For why quibble now, after all, about the origins of a war that ended a century and a half ago? Why, when so many infinitely more risky wars loom on our near horizon?  Indeed, I should like to ask any of my black brethren receptive to the likes of Farrakhan this question.  Have they not considered what degradation they bring upon themselves in coddling a slavery-fixation the way Saint-Exupery describes Arabic beggars as soiling their open ulcers to excite more pity?  No one alive today had a parent—or even, probably, a grandparent—who was born into slavery in the South.  Saint-Exupery encountered slaves all the time, however, as he flew his mail routes over the Sahara.  Many of the same regions practice slavery to this day—and their practice is not a product of capitalism, European republicanism, or Christianity, Mr. Farrakhan.  What exactly do you think you’re protesting?

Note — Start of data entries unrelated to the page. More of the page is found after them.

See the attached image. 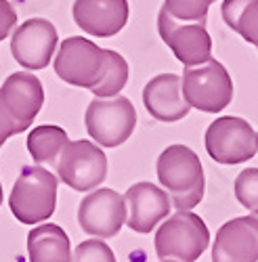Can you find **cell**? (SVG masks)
Wrapping results in <instances>:
<instances>
[{
	"instance_id": "1",
	"label": "cell",
	"mask_w": 258,
	"mask_h": 262,
	"mask_svg": "<svg viewBox=\"0 0 258 262\" xmlns=\"http://www.w3.org/2000/svg\"><path fill=\"white\" fill-rule=\"evenodd\" d=\"M158 181L168 193L172 208L193 210L206 193V177L198 154L187 145L166 147L156 164Z\"/></svg>"
},
{
	"instance_id": "2",
	"label": "cell",
	"mask_w": 258,
	"mask_h": 262,
	"mask_svg": "<svg viewBox=\"0 0 258 262\" xmlns=\"http://www.w3.org/2000/svg\"><path fill=\"white\" fill-rule=\"evenodd\" d=\"M59 179L40 164L24 166L9 195V208L21 225L49 221L57 208Z\"/></svg>"
},
{
	"instance_id": "3",
	"label": "cell",
	"mask_w": 258,
	"mask_h": 262,
	"mask_svg": "<svg viewBox=\"0 0 258 262\" xmlns=\"http://www.w3.org/2000/svg\"><path fill=\"white\" fill-rule=\"evenodd\" d=\"M154 246L160 260L196 262L210 246V231L196 212L177 210L158 227Z\"/></svg>"
},
{
	"instance_id": "4",
	"label": "cell",
	"mask_w": 258,
	"mask_h": 262,
	"mask_svg": "<svg viewBox=\"0 0 258 262\" xmlns=\"http://www.w3.org/2000/svg\"><path fill=\"white\" fill-rule=\"evenodd\" d=\"M181 86L189 107L206 114L223 112L233 99L231 76L225 65L212 57L200 65L185 68L181 76Z\"/></svg>"
},
{
	"instance_id": "5",
	"label": "cell",
	"mask_w": 258,
	"mask_h": 262,
	"mask_svg": "<svg viewBox=\"0 0 258 262\" xmlns=\"http://www.w3.org/2000/svg\"><path fill=\"white\" fill-rule=\"evenodd\" d=\"M84 126L89 137L101 147H120L124 145L137 126V112L122 95L101 99L95 97L84 114Z\"/></svg>"
},
{
	"instance_id": "6",
	"label": "cell",
	"mask_w": 258,
	"mask_h": 262,
	"mask_svg": "<svg viewBox=\"0 0 258 262\" xmlns=\"http://www.w3.org/2000/svg\"><path fill=\"white\" fill-rule=\"evenodd\" d=\"M107 156L93 141H68L57 158L55 170L59 181L70 189L89 193L107 179Z\"/></svg>"
},
{
	"instance_id": "7",
	"label": "cell",
	"mask_w": 258,
	"mask_h": 262,
	"mask_svg": "<svg viewBox=\"0 0 258 262\" xmlns=\"http://www.w3.org/2000/svg\"><path fill=\"white\" fill-rule=\"evenodd\" d=\"M204 145L208 156L217 164L235 166L256 156L258 137L248 120L223 116L206 128Z\"/></svg>"
},
{
	"instance_id": "8",
	"label": "cell",
	"mask_w": 258,
	"mask_h": 262,
	"mask_svg": "<svg viewBox=\"0 0 258 262\" xmlns=\"http://www.w3.org/2000/svg\"><path fill=\"white\" fill-rule=\"evenodd\" d=\"M105 68V49L84 36H70L55 55V74L72 86L91 91L101 80Z\"/></svg>"
},
{
	"instance_id": "9",
	"label": "cell",
	"mask_w": 258,
	"mask_h": 262,
	"mask_svg": "<svg viewBox=\"0 0 258 262\" xmlns=\"http://www.w3.org/2000/svg\"><path fill=\"white\" fill-rule=\"evenodd\" d=\"M158 32L164 45L185 68L200 65L212 57V38L204 21L175 19L162 7L158 13Z\"/></svg>"
},
{
	"instance_id": "10",
	"label": "cell",
	"mask_w": 258,
	"mask_h": 262,
	"mask_svg": "<svg viewBox=\"0 0 258 262\" xmlns=\"http://www.w3.org/2000/svg\"><path fill=\"white\" fill-rule=\"evenodd\" d=\"M126 202L114 189H93L80 202L78 208V225L86 235L99 239H110L120 233L126 225Z\"/></svg>"
},
{
	"instance_id": "11",
	"label": "cell",
	"mask_w": 258,
	"mask_h": 262,
	"mask_svg": "<svg viewBox=\"0 0 258 262\" xmlns=\"http://www.w3.org/2000/svg\"><path fill=\"white\" fill-rule=\"evenodd\" d=\"M57 42V28L51 21L45 17H32L13 32L11 53L21 68L36 72L51 65Z\"/></svg>"
},
{
	"instance_id": "12",
	"label": "cell",
	"mask_w": 258,
	"mask_h": 262,
	"mask_svg": "<svg viewBox=\"0 0 258 262\" xmlns=\"http://www.w3.org/2000/svg\"><path fill=\"white\" fill-rule=\"evenodd\" d=\"M212 262H258V218H231L214 237Z\"/></svg>"
},
{
	"instance_id": "13",
	"label": "cell",
	"mask_w": 258,
	"mask_h": 262,
	"mask_svg": "<svg viewBox=\"0 0 258 262\" xmlns=\"http://www.w3.org/2000/svg\"><path fill=\"white\" fill-rule=\"evenodd\" d=\"M0 99L19 126V133H26L45 105V89L38 76L17 72L11 74L0 86Z\"/></svg>"
},
{
	"instance_id": "14",
	"label": "cell",
	"mask_w": 258,
	"mask_h": 262,
	"mask_svg": "<svg viewBox=\"0 0 258 262\" xmlns=\"http://www.w3.org/2000/svg\"><path fill=\"white\" fill-rule=\"evenodd\" d=\"M124 202L128 210L126 225L141 235L152 233L156 225H160L170 214V208H172L168 193L149 181L135 183L126 191Z\"/></svg>"
},
{
	"instance_id": "15",
	"label": "cell",
	"mask_w": 258,
	"mask_h": 262,
	"mask_svg": "<svg viewBox=\"0 0 258 262\" xmlns=\"http://www.w3.org/2000/svg\"><path fill=\"white\" fill-rule=\"evenodd\" d=\"M76 26L95 38H112L128 24V0H76L74 3Z\"/></svg>"
},
{
	"instance_id": "16",
	"label": "cell",
	"mask_w": 258,
	"mask_h": 262,
	"mask_svg": "<svg viewBox=\"0 0 258 262\" xmlns=\"http://www.w3.org/2000/svg\"><path fill=\"white\" fill-rule=\"evenodd\" d=\"M143 105L147 114L164 124H175L189 114V103L183 97L181 76L160 74L152 78L143 89Z\"/></svg>"
},
{
	"instance_id": "17",
	"label": "cell",
	"mask_w": 258,
	"mask_h": 262,
	"mask_svg": "<svg viewBox=\"0 0 258 262\" xmlns=\"http://www.w3.org/2000/svg\"><path fill=\"white\" fill-rule=\"evenodd\" d=\"M30 262H72L70 237L59 225H36L28 233Z\"/></svg>"
},
{
	"instance_id": "18",
	"label": "cell",
	"mask_w": 258,
	"mask_h": 262,
	"mask_svg": "<svg viewBox=\"0 0 258 262\" xmlns=\"http://www.w3.org/2000/svg\"><path fill=\"white\" fill-rule=\"evenodd\" d=\"M68 133L55 124L36 126L28 135V151L36 164H57V158L68 145Z\"/></svg>"
},
{
	"instance_id": "19",
	"label": "cell",
	"mask_w": 258,
	"mask_h": 262,
	"mask_svg": "<svg viewBox=\"0 0 258 262\" xmlns=\"http://www.w3.org/2000/svg\"><path fill=\"white\" fill-rule=\"evenodd\" d=\"M225 24L258 49V0H223Z\"/></svg>"
},
{
	"instance_id": "20",
	"label": "cell",
	"mask_w": 258,
	"mask_h": 262,
	"mask_svg": "<svg viewBox=\"0 0 258 262\" xmlns=\"http://www.w3.org/2000/svg\"><path fill=\"white\" fill-rule=\"evenodd\" d=\"M126 82H128L126 59L116 51L105 49V68H103L101 80L93 86L91 93L95 97H101V99H110V97H116L122 93Z\"/></svg>"
},
{
	"instance_id": "21",
	"label": "cell",
	"mask_w": 258,
	"mask_h": 262,
	"mask_svg": "<svg viewBox=\"0 0 258 262\" xmlns=\"http://www.w3.org/2000/svg\"><path fill=\"white\" fill-rule=\"evenodd\" d=\"M217 0H164V9L181 21H204L208 19L210 7Z\"/></svg>"
},
{
	"instance_id": "22",
	"label": "cell",
	"mask_w": 258,
	"mask_h": 262,
	"mask_svg": "<svg viewBox=\"0 0 258 262\" xmlns=\"http://www.w3.org/2000/svg\"><path fill=\"white\" fill-rule=\"evenodd\" d=\"M235 198H238V202L254 212L258 210V168H246L238 174V179H235Z\"/></svg>"
},
{
	"instance_id": "23",
	"label": "cell",
	"mask_w": 258,
	"mask_h": 262,
	"mask_svg": "<svg viewBox=\"0 0 258 262\" xmlns=\"http://www.w3.org/2000/svg\"><path fill=\"white\" fill-rule=\"evenodd\" d=\"M72 262H116L112 248L101 239H86L78 244L72 256Z\"/></svg>"
},
{
	"instance_id": "24",
	"label": "cell",
	"mask_w": 258,
	"mask_h": 262,
	"mask_svg": "<svg viewBox=\"0 0 258 262\" xmlns=\"http://www.w3.org/2000/svg\"><path fill=\"white\" fill-rule=\"evenodd\" d=\"M17 24V11L9 0H0V42H3Z\"/></svg>"
},
{
	"instance_id": "25",
	"label": "cell",
	"mask_w": 258,
	"mask_h": 262,
	"mask_svg": "<svg viewBox=\"0 0 258 262\" xmlns=\"http://www.w3.org/2000/svg\"><path fill=\"white\" fill-rule=\"evenodd\" d=\"M15 135H21V133H19V126L15 124L13 116L9 114V109L5 107L3 99H0V147H3V145H5L11 137H15Z\"/></svg>"
},
{
	"instance_id": "26",
	"label": "cell",
	"mask_w": 258,
	"mask_h": 262,
	"mask_svg": "<svg viewBox=\"0 0 258 262\" xmlns=\"http://www.w3.org/2000/svg\"><path fill=\"white\" fill-rule=\"evenodd\" d=\"M0 206H3V185H0Z\"/></svg>"
},
{
	"instance_id": "27",
	"label": "cell",
	"mask_w": 258,
	"mask_h": 262,
	"mask_svg": "<svg viewBox=\"0 0 258 262\" xmlns=\"http://www.w3.org/2000/svg\"><path fill=\"white\" fill-rule=\"evenodd\" d=\"M252 214H254V216H256V218H258V210H254V212H252Z\"/></svg>"
},
{
	"instance_id": "28",
	"label": "cell",
	"mask_w": 258,
	"mask_h": 262,
	"mask_svg": "<svg viewBox=\"0 0 258 262\" xmlns=\"http://www.w3.org/2000/svg\"><path fill=\"white\" fill-rule=\"evenodd\" d=\"M162 262H175V260H162Z\"/></svg>"
},
{
	"instance_id": "29",
	"label": "cell",
	"mask_w": 258,
	"mask_h": 262,
	"mask_svg": "<svg viewBox=\"0 0 258 262\" xmlns=\"http://www.w3.org/2000/svg\"><path fill=\"white\" fill-rule=\"evenodd\" d=\"M256 137H258V135H256Z\"/></svg>"
}]
</instances>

A Scot like me might discover with a little research that his ancestors were victims of the Highland Clearances at about the time General Lee was surrendering; and those wretches were not hoeing rows under the whip’s crack, but being “freed” of their land to freeze and starve. By the thousand, and the tens of thousands. (Come to think of it, Union troops “freed” the slaves in much the same way, pillaging every silver spoon, commandeering every mule, and slaughtering every hog along their way. Not much remained to eat by 1866, for black or for white.)

Should I therefore demand reparations of the Brits, in a high lather of ethnic solidarity?  Should I insist that no imported car bear an imprint of the British flag anywhere on its chassis?  Should I fume, perhaps, that rogue ships from Britain often joined Yankee craft in importing slaves to the South—which eventually caused the destruction of my ancestors’ new homeland?  Is every misery in my life the fault of someone else, and due a fat recompense from everyone remotely involved?

What has any of this to do with the choices we make today?  How sad, to be thus mired in events that no living relative can even recall to us, and that may indeed never have happened as they have been represented by provocateurs who stand to profit greatly from our unrest!

The racist—the genuine racist, with his fully developed ideology of hierarchy (as opposed to a dull-witted bigot)–will say that the white man must bear the burden of his darker cousins, who are and will always be child-like in their inability to hear reason and to rule their passions.  How disappointing, to see grown human beings choose to fit themselves tightly into that racist’s mold!